#### [Source material]
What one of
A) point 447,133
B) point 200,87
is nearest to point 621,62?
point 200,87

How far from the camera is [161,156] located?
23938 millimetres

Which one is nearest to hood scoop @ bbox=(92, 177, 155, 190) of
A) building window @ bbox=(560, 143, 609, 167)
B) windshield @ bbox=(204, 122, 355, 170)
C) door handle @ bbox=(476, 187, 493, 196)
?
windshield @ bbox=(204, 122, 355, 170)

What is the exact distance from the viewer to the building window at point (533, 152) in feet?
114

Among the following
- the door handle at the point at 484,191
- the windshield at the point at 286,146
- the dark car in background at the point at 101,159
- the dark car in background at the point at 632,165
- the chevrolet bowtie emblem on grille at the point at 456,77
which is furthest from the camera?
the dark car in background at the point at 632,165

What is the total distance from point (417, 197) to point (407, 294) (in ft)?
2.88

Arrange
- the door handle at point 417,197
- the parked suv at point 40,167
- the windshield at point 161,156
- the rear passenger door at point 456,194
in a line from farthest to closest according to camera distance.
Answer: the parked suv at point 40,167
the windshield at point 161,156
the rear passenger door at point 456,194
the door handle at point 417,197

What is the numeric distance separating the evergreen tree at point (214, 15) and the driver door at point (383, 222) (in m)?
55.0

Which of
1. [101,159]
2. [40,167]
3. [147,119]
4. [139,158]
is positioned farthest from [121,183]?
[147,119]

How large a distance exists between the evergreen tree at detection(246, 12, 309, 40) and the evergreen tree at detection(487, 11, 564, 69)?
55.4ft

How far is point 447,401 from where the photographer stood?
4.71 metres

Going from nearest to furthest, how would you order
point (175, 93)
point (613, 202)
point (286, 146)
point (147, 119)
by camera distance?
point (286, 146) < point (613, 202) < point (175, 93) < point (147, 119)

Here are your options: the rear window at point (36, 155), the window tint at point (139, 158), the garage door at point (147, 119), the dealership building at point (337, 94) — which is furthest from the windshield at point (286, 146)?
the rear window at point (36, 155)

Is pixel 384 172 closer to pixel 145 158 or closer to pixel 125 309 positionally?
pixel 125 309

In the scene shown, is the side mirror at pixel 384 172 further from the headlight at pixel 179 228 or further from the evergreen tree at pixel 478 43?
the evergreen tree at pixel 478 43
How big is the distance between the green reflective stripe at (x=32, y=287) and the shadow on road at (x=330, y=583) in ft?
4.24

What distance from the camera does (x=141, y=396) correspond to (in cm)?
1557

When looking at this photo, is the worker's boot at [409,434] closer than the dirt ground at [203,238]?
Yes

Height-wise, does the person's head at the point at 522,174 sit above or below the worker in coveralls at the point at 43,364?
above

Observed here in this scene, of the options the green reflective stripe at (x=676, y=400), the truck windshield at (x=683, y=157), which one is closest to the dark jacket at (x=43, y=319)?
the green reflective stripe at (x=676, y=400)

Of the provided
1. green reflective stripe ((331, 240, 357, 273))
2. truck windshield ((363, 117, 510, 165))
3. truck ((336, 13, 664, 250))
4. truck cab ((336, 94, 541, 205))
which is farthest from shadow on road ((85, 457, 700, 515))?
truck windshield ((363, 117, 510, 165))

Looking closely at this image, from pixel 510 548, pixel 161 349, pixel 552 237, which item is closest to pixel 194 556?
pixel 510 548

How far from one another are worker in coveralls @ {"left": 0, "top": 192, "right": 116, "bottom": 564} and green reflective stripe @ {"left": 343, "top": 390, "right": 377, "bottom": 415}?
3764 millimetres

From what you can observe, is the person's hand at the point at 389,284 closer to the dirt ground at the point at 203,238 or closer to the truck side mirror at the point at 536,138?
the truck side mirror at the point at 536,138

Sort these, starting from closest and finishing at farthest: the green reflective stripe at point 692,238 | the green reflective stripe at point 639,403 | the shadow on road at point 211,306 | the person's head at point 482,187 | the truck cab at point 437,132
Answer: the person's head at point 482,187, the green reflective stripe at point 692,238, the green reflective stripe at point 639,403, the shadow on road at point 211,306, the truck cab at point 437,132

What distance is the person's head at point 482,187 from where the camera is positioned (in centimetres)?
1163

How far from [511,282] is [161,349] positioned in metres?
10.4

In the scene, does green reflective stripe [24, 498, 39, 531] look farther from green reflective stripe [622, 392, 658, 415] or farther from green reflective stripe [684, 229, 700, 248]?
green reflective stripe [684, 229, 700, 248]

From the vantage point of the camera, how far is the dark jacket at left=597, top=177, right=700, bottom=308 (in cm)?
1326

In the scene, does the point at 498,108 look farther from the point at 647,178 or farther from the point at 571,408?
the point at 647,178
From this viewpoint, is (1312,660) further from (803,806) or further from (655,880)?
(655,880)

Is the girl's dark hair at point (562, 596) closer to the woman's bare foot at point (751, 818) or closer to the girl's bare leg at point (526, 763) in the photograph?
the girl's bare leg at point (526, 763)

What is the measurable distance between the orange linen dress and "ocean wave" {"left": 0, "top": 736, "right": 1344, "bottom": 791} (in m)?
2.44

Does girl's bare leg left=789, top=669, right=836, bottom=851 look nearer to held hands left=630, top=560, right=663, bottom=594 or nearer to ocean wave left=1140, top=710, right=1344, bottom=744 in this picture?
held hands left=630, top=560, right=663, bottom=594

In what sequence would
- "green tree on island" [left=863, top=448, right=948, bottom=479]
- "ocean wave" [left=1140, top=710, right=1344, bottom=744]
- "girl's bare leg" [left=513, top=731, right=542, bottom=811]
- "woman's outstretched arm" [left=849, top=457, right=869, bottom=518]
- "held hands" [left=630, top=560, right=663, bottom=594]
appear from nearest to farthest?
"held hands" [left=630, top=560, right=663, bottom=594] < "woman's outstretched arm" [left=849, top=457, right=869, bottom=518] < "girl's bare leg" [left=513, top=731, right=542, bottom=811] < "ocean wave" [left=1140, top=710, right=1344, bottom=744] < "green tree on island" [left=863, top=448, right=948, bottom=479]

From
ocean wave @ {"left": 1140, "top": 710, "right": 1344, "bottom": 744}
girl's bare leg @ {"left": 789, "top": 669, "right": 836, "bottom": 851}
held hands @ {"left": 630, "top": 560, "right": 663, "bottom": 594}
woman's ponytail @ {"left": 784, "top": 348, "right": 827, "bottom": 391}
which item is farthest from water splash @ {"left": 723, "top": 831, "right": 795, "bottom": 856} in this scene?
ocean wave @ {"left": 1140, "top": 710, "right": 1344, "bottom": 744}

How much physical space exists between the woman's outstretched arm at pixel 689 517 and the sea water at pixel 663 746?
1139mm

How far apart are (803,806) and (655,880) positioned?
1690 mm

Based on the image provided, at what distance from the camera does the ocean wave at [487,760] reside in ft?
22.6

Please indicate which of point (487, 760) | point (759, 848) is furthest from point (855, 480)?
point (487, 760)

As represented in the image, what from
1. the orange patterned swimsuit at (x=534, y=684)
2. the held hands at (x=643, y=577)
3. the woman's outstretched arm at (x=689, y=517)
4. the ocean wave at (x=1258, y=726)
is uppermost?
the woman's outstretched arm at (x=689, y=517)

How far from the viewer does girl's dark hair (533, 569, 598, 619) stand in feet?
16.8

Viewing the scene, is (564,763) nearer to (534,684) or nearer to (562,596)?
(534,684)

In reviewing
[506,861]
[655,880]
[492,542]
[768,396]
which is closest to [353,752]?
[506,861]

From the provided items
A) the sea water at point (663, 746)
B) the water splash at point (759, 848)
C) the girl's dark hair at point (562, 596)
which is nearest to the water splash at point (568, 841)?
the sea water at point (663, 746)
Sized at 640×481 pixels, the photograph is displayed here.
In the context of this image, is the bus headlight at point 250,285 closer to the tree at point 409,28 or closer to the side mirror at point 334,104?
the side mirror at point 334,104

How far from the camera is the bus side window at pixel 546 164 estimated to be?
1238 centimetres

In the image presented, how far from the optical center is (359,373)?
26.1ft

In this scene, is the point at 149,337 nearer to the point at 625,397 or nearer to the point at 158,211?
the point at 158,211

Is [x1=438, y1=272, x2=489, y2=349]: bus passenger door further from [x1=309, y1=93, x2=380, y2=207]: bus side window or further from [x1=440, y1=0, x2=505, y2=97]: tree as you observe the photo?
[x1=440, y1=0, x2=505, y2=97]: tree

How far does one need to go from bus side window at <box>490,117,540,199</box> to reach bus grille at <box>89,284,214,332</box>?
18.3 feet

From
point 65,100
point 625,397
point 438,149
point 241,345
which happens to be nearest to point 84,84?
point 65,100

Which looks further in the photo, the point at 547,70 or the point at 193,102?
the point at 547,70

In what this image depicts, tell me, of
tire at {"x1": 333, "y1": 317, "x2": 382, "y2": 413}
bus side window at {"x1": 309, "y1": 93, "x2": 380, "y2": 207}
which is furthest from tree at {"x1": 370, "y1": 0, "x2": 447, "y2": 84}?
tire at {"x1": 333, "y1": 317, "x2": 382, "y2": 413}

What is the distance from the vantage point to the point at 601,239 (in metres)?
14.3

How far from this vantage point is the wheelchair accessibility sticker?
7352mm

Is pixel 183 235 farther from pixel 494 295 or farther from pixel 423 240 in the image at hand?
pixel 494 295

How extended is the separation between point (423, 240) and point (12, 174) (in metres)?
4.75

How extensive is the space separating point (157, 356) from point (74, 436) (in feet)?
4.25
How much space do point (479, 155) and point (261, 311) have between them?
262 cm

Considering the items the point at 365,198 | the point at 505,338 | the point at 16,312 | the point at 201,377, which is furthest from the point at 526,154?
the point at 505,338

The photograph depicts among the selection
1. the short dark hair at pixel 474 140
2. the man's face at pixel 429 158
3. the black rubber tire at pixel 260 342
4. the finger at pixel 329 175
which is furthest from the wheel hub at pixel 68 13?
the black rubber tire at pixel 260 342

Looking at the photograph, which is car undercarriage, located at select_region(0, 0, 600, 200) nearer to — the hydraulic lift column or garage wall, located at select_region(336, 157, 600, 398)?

#### [Work instructions]
Copy the listing word for word, from its first line up to and including the line with "23938 millimetres".

#### [The result]
What one of
A) point 447,133
B) point 200,87
is nearest to point 621,62?
point 200,87

How far from the camera is [161,156] located?
23938 millimetres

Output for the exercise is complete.